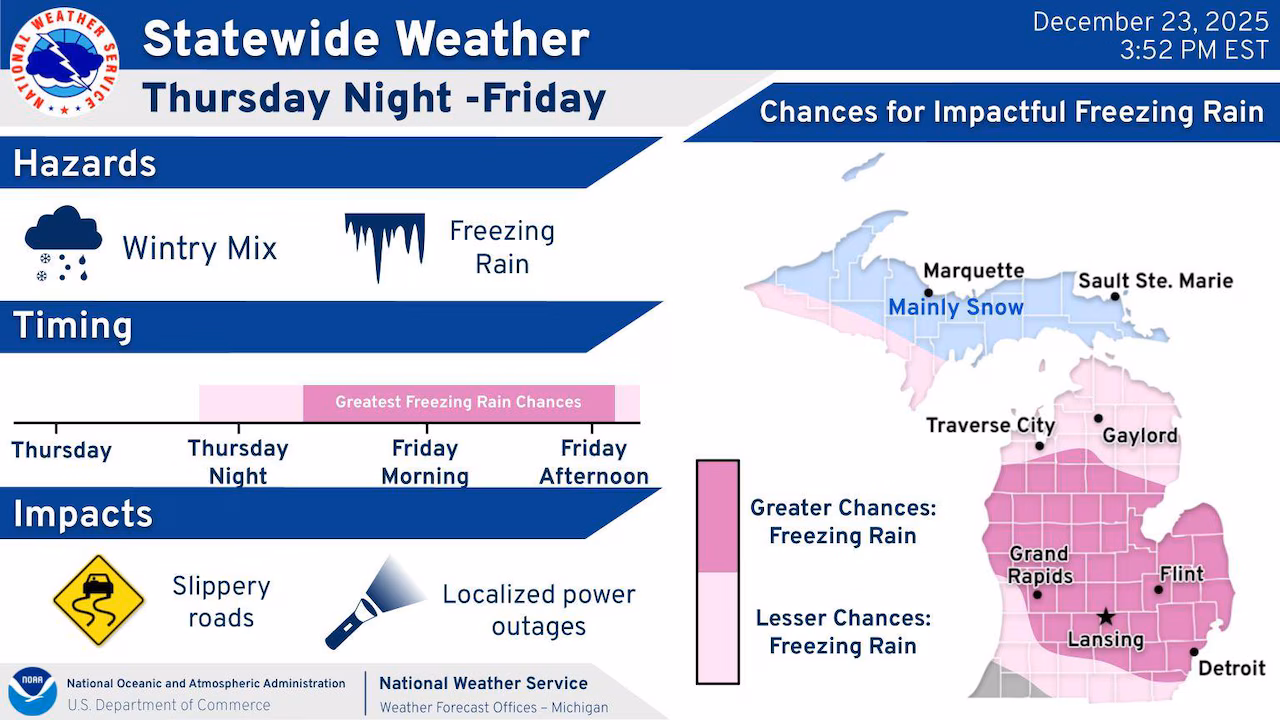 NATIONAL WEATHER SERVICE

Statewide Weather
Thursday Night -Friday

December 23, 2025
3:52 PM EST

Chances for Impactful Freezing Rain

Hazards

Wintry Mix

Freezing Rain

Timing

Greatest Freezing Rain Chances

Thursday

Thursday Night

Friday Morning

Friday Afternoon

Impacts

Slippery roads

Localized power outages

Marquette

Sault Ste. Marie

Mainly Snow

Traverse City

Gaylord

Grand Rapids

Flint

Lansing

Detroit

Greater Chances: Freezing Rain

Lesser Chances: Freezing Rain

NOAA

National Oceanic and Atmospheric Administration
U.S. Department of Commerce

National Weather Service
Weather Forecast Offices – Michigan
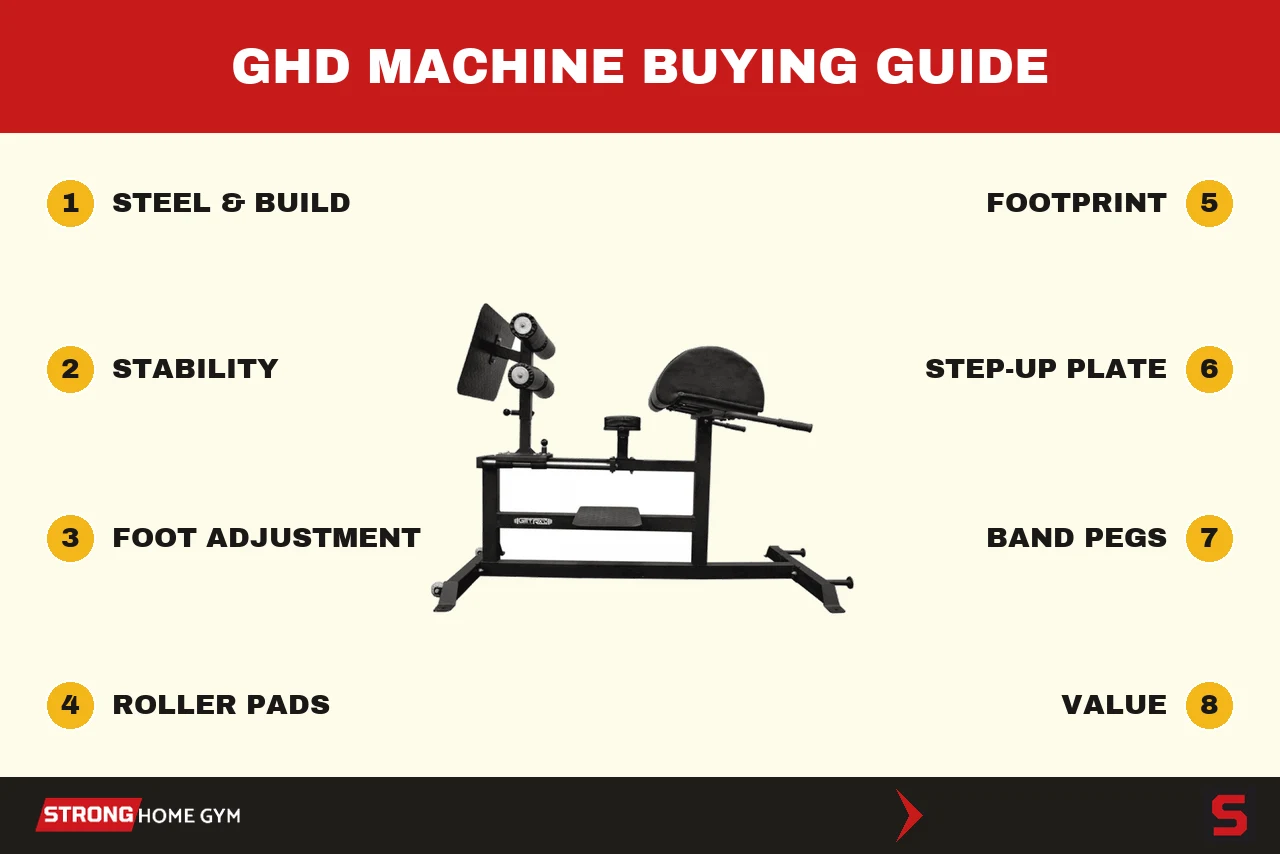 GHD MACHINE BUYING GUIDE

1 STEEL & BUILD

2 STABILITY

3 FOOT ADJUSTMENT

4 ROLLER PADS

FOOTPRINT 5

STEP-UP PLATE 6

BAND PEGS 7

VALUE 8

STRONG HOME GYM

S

++++++

*Try it*:
Using the material above, transcribe exactly the lines from the line with "Friday Morning" to the line with "Weather Forecast Offices – Michigan"; both count, and nothing else goes in.

*Response to this task*:
Friday Morning

Friday Afternoon

Impacts

Slippery roads

Localized power outages

Marquette

Sault Ste. Marie

Mainly Snow

Traverse City

Gaylord

Grand Rapids

Flint

Lansing

Detroit

Greater Chances: Freezing Rain

Lesser Chances: Freezing Rain

NOAA

National Oceanic and Atmospheric Administration
U.S. Department of Commerce

National Weather Service
Weather Forecast Offices – Michigan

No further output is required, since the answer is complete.